The `echoParams` parameter accepts the following values:
* `explicit`: This is the default value. Only parameters included in the actual request, plus the `_` parameter (which is a 64-bit numeric timestamp) will be added to the `params` section of the response header.
* `all`: Include all request parameters that contributed to the query. This will include everything defined in the request handler definition found in `solrconfig.xml` as well as parameters included with the request, plus the `_` parameter. If a parameter is included in the request handler definition AND the request, it will appear multiple times in the response header.
* `none`: Entirely removes the `params` section of the response header. No information about the request parameters will be available in the response.
Here is an example of a JSON response where the echoParams parameter was not included, so the default of `explicit` is active. The request URL that created this response included three parameters - `q`, `wt`, and `indent`:
[source,json]
----
{
"responseHeader": {
"status": 0,
"QTime": 0,
"params": {
"q": "solr",
"indent": "true",
"wt": "json",
"_": "1458227751857"
}
},
"response": {
"numFound": 0,
"start": 0,
"docs": []
}
}
----
This is what happens if a similar request is sent that adds `echoParams=all` to the three parameters used in the previous example:
[source,json]
----
{
"responseHeader": {
"status": 0,
"QTime": 0,
"params": {
"q": "solr",
"df": "text",
"preferLocalShards": "false",
"indent": "true",
"echoParams": "all",
"rows": "10",
"wt": "json",
"_": "1458228887287"
}
},
"response": {
"numFound": 0,
"start": 0,
"docs": []
}
}
----
== minExactCount Parameter
When this parameter is used, Solr will count the number of hits accurately at least until this value. After that, Solr can skip over documents that don't have a score high enough to enter in the top N. This can greatly improve performance of search queries. On the other hand, when this parameter is used, the `numFound` may not be exact, and may instead be an approximation.
The `numFoundExact` boolean attribute is included in all responses, indicating if the `numFound` value is exact or an approximation. If it's an approximation, the real number of hits for the query is guaranteed to be greater or equal `numFound`.

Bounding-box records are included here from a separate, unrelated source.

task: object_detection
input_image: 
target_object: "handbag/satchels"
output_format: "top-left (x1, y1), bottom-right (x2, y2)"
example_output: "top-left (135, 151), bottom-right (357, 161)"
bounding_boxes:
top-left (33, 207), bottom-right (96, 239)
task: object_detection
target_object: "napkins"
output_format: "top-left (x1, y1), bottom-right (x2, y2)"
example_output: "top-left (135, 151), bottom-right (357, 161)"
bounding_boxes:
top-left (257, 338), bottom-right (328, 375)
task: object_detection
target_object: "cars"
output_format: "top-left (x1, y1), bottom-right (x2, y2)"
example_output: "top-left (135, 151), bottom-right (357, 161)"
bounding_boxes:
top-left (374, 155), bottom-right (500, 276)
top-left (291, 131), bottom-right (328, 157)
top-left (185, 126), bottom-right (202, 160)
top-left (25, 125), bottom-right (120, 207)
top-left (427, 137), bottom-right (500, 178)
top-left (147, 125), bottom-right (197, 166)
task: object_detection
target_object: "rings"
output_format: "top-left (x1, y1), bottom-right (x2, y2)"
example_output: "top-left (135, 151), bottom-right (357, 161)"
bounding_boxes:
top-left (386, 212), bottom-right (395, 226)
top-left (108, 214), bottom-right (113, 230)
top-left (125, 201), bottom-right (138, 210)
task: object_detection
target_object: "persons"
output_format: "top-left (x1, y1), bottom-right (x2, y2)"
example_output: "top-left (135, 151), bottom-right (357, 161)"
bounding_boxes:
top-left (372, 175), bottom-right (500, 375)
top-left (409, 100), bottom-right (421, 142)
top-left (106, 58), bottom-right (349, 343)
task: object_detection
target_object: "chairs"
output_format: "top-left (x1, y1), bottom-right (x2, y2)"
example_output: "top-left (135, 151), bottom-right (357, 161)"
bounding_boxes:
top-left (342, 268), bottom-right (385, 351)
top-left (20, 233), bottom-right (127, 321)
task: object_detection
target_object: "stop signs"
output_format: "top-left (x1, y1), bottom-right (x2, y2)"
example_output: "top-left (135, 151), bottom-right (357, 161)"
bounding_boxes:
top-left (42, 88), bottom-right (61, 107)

More about approximate document counting and `minExactCount`:
* The documents returned in the response are guaranteed to be the docs with the top scores. This parameter will not make Solr skip documents that are to be returned in the response, it will only allow Solr to skip counting docs that, while they match the query, their score is low enough to not be in the top N.
* Providing `minExactCount` doesn't guarantee that Solr will use approximate hit counting (and thus, provide the speedup). Some types of queries, or other parameters (like if facets are requested) will require accurate counting.
* Approximate counting can only be used when sorting by `score desc` first (which is the default sort in Solr). Other fields can be used after `score desc`, but if any other type of sorting is used before score, then the approximation won't be applied.
* When doing distributed queries across multiple shards, each shard will accurately count hits until `minExactCount` (which means the query could be hitting `numShards * minExactCount` docs and `numFound` in the response would still be accurate)
For example:
[source,text]
q=quick brown fox&minExactCount=100&rows=10
[source,json]
----
"response": {
"numFound": 153,
"start": 0,
"numFoundExact": false,
"docs": [{"doc1"}]
}
----
Since `numFoundExact=false`, we know the number of documents matching the query is greater or equal to 153. If we specify a higher value for `minExactCount`:
[source,text]
q=quick brown fox&minExactCount=200&rows=10
[source,json]
----
"response": {
"numFound": 163,
"start": 0,
"numFoundExact": true,
"docs": [{"doc1"}]
}
----
In this case we know that `163` is the exact number of hits for the query. Both queries must have returned the same number of documents in the top 10.